Pour les disciples du Christ, il en va comme pour les soldats romains, sauf que c’est le contraire. Chacun est confié à la garde de tous les autres, mais en vue de sa libération et non de sa captivité. Pardonner les offenses, remettre les dettes, c’est laisser l’autre aller librement au lieu de le retenir. Or, le Seigneur est extrêmement clair à ce sujet, et même très sévère : « Si vous ne vous pardonnez pas les uns aux autres de tout votre cœur, mon Père non plus ne vous pardonnera pas ». Le fruit que nous devons porter est d’abord de miséricorde entre nous et, vous l’avez entendu, « Tout sarment qui est en moi mais ne porte pas de fruit, mon Père l’enlève » ; et ensuite : « Les sarments secs, on les ramasse, on les jette au feu, et ils brûlent ».

Si vous ne croyez pas à cette parole, vous n’êtes pas disciples du Christ. Mais, si vous y croyez, alors tremblez ! Car, qui de nous ne se trouvera pas pris de panique devant l’obligation de pardonner tandis que son cœur est saisi de colère et de désir de vengeance à cause du tort subi ? Certes, selon le principe de la contrition imparfaite, je peux toujours « pardonner » par crainte du châtiment si je ne le fais pas. Mais sera-ce vraiment un pardon « de tout mon cœur » ? Une seule solution : me jeter aux pieds du Seigneur dans ma faiblesse et mon imperfection. N’entendra-t-il pas mon cri, n’exaucera-t-il pas ma demande sincère ? Il m’inspirera d’abord la compassion pour mon frère qui a fauté : ne devrais-je pas avoir peine et honte pour lui, et prier pour lui plutôt que de rester focalisé sur ma blessure et mon propre dépit ? Ne faisons-nous pas partie du même corps, sa vie n’est-elle pas aussi la mienne ? En effet, quand Jésus dit : « La Vigne, c’est moi », il signifie que le peuple de Dieu est bien son propre corps, et donc qu’une même sève l’irrigue. Quand un membre pèche, tout le corps est blessé ; quand il se repend et se laisse purifier, tout le corps est sanctifié. Voilà ce qu’il faut désirer pour mon frère comme pour moi-même.

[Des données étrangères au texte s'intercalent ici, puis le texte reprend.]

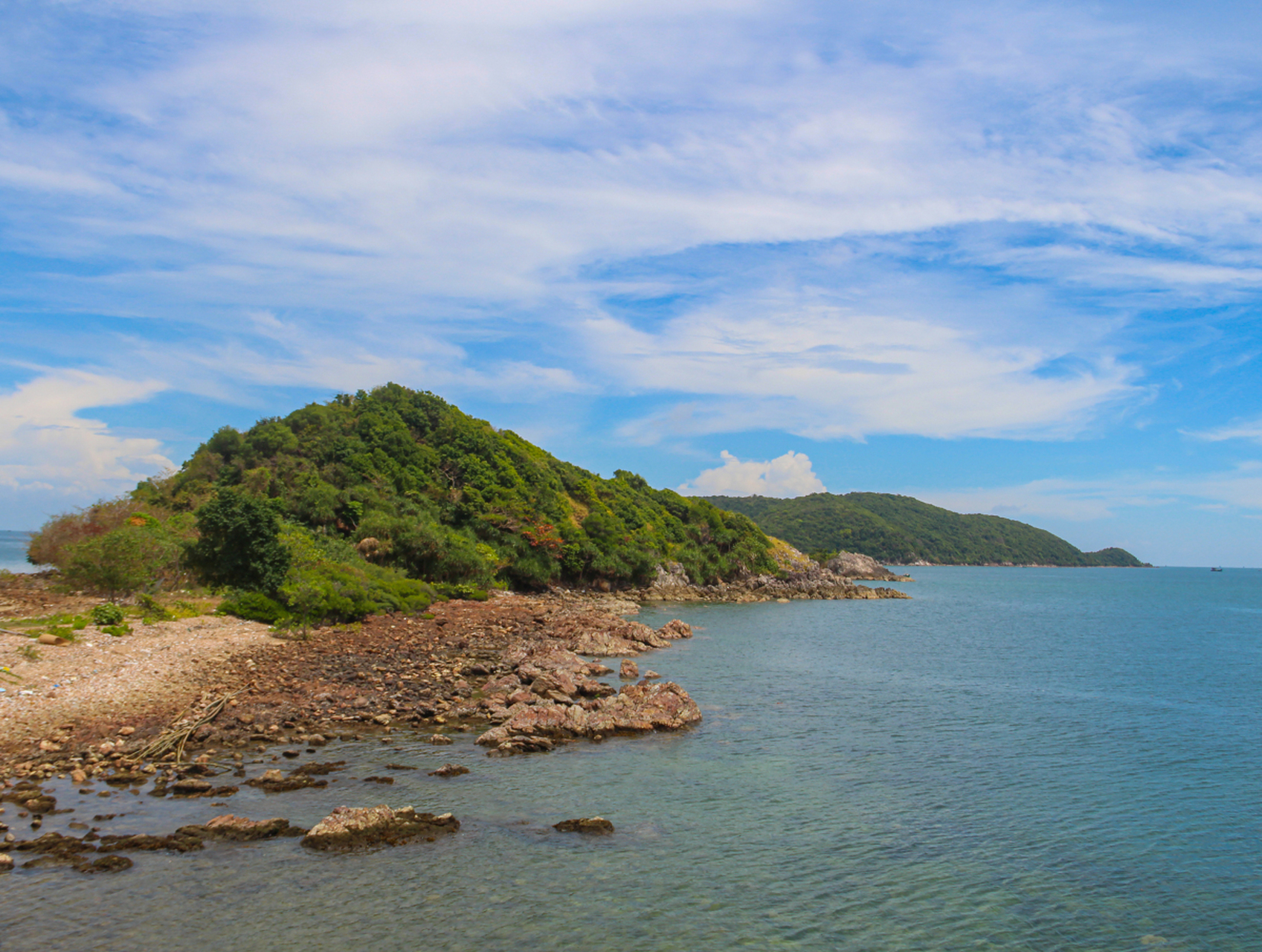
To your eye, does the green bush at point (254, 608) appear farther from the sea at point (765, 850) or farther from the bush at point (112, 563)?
the sea at point (765, 850)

Une seule chose est fatale : se couper du corps. Si je me coupe d’un seul membre, mon frère, en disant : « Je ne veux plus le voir », je me coupe aussi du Christ qui est la Vigne. Les sarments sont solidaires dans la faute comme dans la sanctification : voilà ce que je dois me rappeler en toute tentation de rejeter l’autre, quelle qu’en soit la bonne raison. Une communauté de miséricorde, de compassion et de pardon, voilà le fruit d’amour et de charité en vérité et en actes qui rend gloire au Père de Jésus Christ. Or, ce fruit ne peut être porté que par le corps tout entier dont le Christ est la Tête. Quelle bonne nouvelle, frères ! Entre nous, plus d’envie, de rivalité ni de jalousie, car la gloire et l’honneur de chaque membre sont ceux de tous. Quand au péché de chacun, il pèse sur le corps entier, mais le corps entier prie pour chacun afin qu’il soit pardonné et sanctifié, en sorte que la sainteté de tous s’accroisse et demeure.

Chacun de nous, frères et sœurs, est responsable sur sa tête de tous les autres. Mais le Christ, notre Tête, a pris sur lui par amour la mort et le châtiment des pécheurs afin de nous offrir sa vie de Ressuscité à partager pour l’éternité. Il nous suffit donc de nous traiter les uns les autres avec miséricorde et de demander l’Esprit de Sainteté pour devenir cette Vigne qui rend gloire au Père et brille aux yeux du monde en sorte que les hommes croient et soient sauvés.